Scharf griff Purgathofer Überlegungen an, die Nutzerdaten aus der verdachtsunabhängigen Überwachungsmaßnahme Vorratsdatenspeicherung zur Verfolgung von Urheberrechtsverletzungen hinzuzuziehen: "Erst hieß es, die Daten werden nur zur Terrorbekämpfung eingesetzt. Heute denkt darüber nach, auch Bagatelldelikte damit aufklären zu wollen." Dies verstoße gegen den verfassungsmäßig garantierten Grundsatz der Verhältnismäßigkeit, da die Erfassung sämtlicher Verbindungs- und Standortdaten der Bevölkerung einen tiefen Eingriff in die Privatsphäre jedes Bürgers darstelle.
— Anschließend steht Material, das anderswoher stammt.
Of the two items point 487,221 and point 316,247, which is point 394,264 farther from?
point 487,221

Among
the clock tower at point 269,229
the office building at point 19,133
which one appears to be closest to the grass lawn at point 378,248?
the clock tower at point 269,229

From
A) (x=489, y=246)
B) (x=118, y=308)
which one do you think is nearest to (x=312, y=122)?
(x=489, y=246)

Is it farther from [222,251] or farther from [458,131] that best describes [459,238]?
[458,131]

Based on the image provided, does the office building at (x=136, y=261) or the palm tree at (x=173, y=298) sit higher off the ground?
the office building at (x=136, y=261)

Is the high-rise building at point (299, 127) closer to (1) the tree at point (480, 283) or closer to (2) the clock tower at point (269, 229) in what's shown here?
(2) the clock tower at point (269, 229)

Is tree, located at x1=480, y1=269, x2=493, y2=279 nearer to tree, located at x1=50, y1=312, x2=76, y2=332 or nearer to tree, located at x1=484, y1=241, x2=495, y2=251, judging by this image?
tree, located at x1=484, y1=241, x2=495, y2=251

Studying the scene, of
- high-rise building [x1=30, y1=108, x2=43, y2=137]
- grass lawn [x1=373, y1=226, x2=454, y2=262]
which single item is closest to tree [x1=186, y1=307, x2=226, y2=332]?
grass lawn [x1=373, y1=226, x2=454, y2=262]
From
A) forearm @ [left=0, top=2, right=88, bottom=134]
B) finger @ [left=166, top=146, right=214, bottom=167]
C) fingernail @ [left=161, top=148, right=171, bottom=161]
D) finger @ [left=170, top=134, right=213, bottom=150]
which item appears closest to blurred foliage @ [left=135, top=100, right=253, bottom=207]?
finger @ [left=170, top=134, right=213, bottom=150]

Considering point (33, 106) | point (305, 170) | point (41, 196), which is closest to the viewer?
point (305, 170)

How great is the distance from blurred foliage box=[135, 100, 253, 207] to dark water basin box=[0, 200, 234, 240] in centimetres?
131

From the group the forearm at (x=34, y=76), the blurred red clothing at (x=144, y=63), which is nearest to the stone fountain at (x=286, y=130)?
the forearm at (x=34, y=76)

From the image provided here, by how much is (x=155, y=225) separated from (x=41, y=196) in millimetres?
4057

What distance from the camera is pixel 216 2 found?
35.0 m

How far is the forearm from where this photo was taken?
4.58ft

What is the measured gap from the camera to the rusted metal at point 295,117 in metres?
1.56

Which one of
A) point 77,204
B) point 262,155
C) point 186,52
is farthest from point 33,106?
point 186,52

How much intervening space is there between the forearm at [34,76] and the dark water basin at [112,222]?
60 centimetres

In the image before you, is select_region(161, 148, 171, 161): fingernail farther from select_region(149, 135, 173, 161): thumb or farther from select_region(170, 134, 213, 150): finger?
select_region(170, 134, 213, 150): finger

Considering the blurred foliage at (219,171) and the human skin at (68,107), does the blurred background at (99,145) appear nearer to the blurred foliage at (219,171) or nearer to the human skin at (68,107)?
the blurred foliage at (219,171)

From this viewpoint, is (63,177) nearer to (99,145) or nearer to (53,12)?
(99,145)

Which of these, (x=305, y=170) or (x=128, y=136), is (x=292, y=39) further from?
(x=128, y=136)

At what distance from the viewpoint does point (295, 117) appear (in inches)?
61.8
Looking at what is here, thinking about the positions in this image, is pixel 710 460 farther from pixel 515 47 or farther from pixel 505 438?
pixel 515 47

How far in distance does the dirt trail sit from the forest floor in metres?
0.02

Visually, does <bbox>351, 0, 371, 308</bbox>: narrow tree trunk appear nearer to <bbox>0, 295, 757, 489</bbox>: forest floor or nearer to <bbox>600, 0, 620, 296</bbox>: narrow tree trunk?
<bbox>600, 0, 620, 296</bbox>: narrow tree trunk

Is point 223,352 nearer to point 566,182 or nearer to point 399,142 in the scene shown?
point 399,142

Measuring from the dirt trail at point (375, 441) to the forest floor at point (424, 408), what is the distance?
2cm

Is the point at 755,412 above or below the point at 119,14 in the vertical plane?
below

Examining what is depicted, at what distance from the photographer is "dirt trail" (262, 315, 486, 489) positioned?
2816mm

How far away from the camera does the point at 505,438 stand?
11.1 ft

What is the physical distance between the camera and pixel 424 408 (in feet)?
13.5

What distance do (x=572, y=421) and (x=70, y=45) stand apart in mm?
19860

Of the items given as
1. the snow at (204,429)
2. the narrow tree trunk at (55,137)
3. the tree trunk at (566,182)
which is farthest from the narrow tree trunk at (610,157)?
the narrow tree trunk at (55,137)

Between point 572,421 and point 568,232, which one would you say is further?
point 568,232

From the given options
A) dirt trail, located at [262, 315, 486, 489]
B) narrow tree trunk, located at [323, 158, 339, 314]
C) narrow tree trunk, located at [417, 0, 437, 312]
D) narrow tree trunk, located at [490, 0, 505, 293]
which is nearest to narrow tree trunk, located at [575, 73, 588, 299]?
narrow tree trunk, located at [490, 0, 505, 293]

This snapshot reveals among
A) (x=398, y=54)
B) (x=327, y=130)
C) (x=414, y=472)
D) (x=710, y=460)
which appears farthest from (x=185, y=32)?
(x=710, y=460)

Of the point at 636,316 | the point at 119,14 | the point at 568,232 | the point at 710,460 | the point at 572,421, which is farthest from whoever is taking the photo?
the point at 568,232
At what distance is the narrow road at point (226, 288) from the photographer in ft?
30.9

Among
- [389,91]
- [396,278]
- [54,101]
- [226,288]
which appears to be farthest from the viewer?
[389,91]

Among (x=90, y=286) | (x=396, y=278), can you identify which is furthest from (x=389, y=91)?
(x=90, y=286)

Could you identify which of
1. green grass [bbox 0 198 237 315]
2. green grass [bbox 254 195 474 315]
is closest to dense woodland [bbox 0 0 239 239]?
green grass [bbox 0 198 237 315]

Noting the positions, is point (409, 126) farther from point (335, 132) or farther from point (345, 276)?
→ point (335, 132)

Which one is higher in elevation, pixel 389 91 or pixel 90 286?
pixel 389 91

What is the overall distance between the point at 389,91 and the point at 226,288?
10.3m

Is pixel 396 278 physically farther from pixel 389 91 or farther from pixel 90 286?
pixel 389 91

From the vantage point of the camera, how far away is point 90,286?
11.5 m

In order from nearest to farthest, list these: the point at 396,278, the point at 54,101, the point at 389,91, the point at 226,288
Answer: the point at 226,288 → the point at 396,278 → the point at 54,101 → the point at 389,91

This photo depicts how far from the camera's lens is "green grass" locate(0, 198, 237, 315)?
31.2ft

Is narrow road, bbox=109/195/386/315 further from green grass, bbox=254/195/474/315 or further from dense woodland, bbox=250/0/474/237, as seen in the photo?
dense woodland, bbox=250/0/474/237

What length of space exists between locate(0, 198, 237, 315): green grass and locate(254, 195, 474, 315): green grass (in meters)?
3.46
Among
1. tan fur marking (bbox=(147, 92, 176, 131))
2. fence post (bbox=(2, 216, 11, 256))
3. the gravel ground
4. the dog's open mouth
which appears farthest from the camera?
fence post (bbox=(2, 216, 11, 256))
Ungleichgewicht im Lobbying
Michel Reimon, Fachbuchautor, Schriftsteller und Landtagsabgeordneter der Grünen im Burgenland, brachte die strategische Perspektive ein. Dass die Zivilgesellschaft nicht zum ersten Gespräch über das Urheberrecht geladen worden sei, offenbare ein "massives Ungleichgewicht im Lobbying". Die Medienkonzerne und Verwertungsgesellschaften würden viel Geld und Zeit darin investieren, nachhaltig Druck auf die Politik auszuüben. Auch die Interessensvertreter der Medien innerhalb der Grünen selbst seien hervorragend organisiert. "Es ist aber noch nie ein Künstler selbst mit Forderungen nach Verschärfungen des Urheberrechts oder Erhöhungen der Datenträgerabgaben an mich herangetreten", so Reimon, "Es waren immer nur Vertreter der Medienindustrie."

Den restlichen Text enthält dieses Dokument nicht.